The Washington Post reported Gardner used a borrowed Pietta 1860 snub-nose revolver that was loaded with homemade blanks.

Gardner said he did not use a fully loaded blank because he did not want a loud bang, and that’s why he used a homemade blank. While he had shot blanks before, Gardner admitted that he had not shot a homemade blank before that day.

Gardner said he used someone else’s gun instead of one of his own because “it was more suitable for what I had in mind” for the wedding. The firearm is not considered an “unsafe gun,” he said.

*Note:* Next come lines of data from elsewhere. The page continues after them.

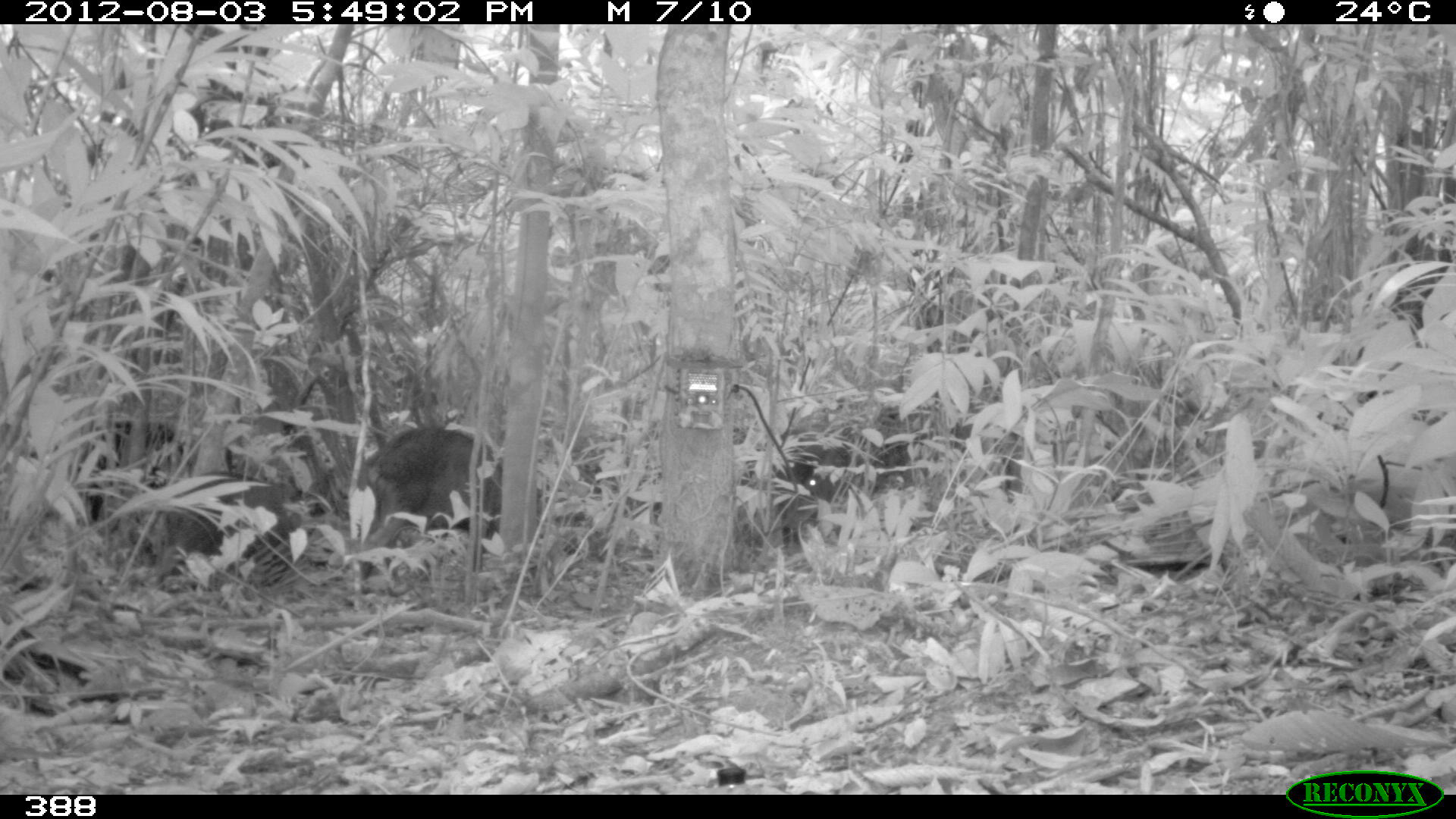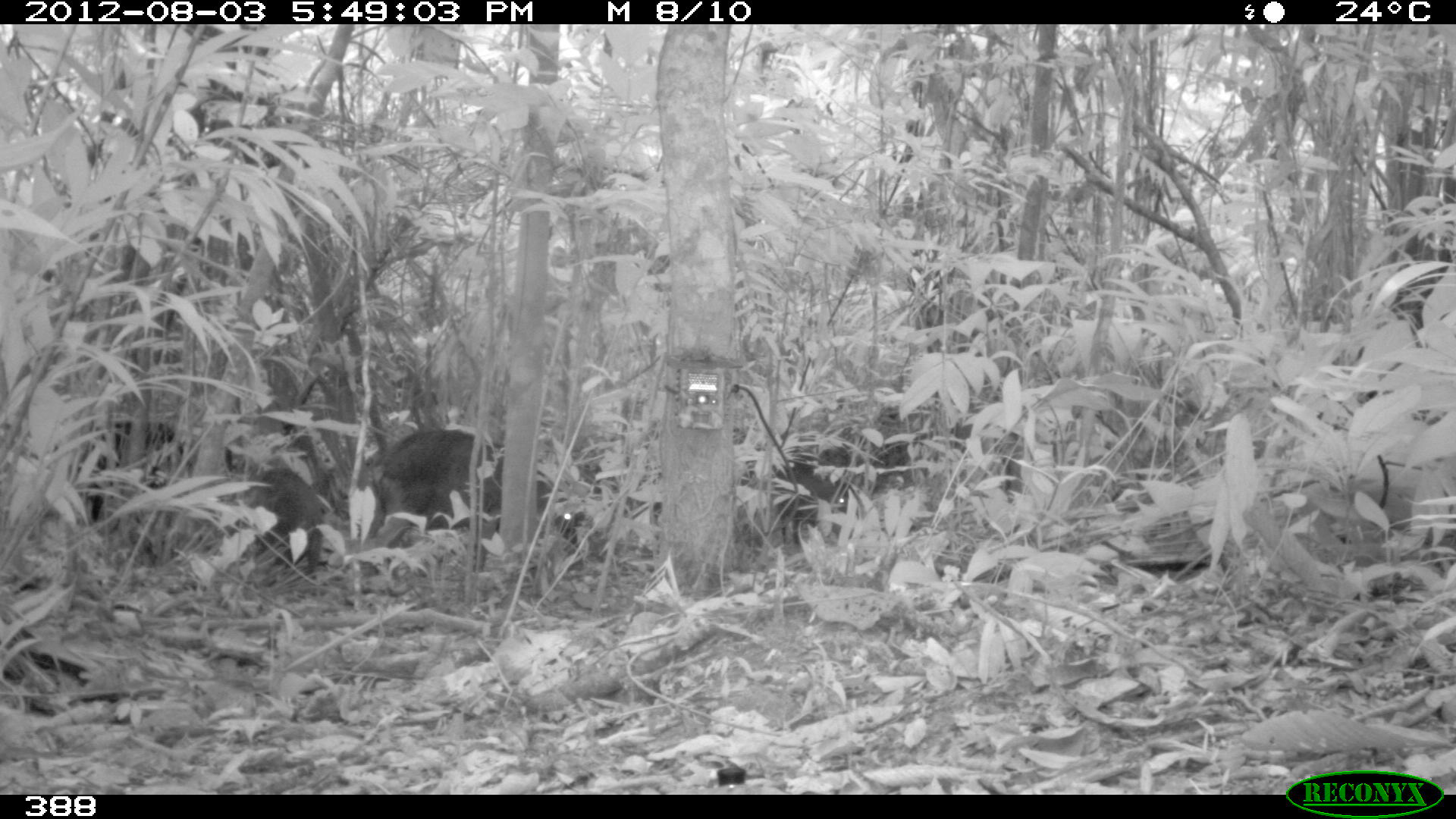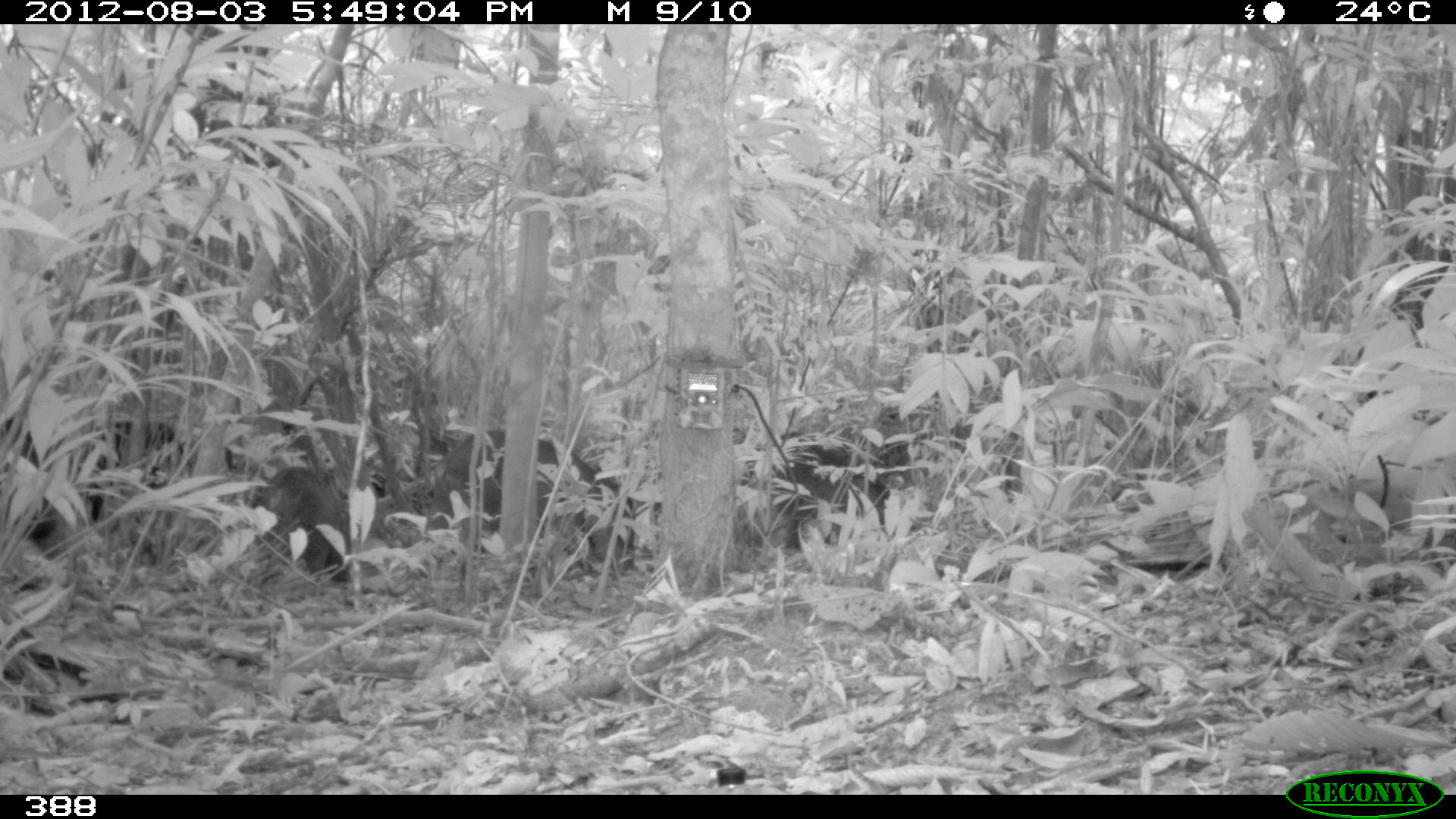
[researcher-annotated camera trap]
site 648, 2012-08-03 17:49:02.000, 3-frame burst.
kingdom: Animalia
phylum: Chordata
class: Mammalia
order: Artiodactyla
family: Tayassuidae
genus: Tayassu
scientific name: Tayassu pecari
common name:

Gardner told the Post he understands the shooting has put his political future in jeopardy. He knows he won’t be in office anymore if he’s convicted and said he won’t push back if it comes to that.

“That’s how it is,” said Gardner, who is up for reelection in 2024. “If you’re convicted, you don’t serve anymore. I’ve never tried to skirt that issue.”

He said the grandson he shot was one of his 20 grandchildren. The boy is a twin and loves baseball, hunting and fishing, Gardner said. He added that the 12-year-old has been discharged from the hospital and is back in Odessa.

Gardner said he spoke with the bride and groom, who said “they were sick about what happened.” But the family has supported one another since the shooting.

“Accidents happen,” Gardner said, before thanking God for his grandson surviving.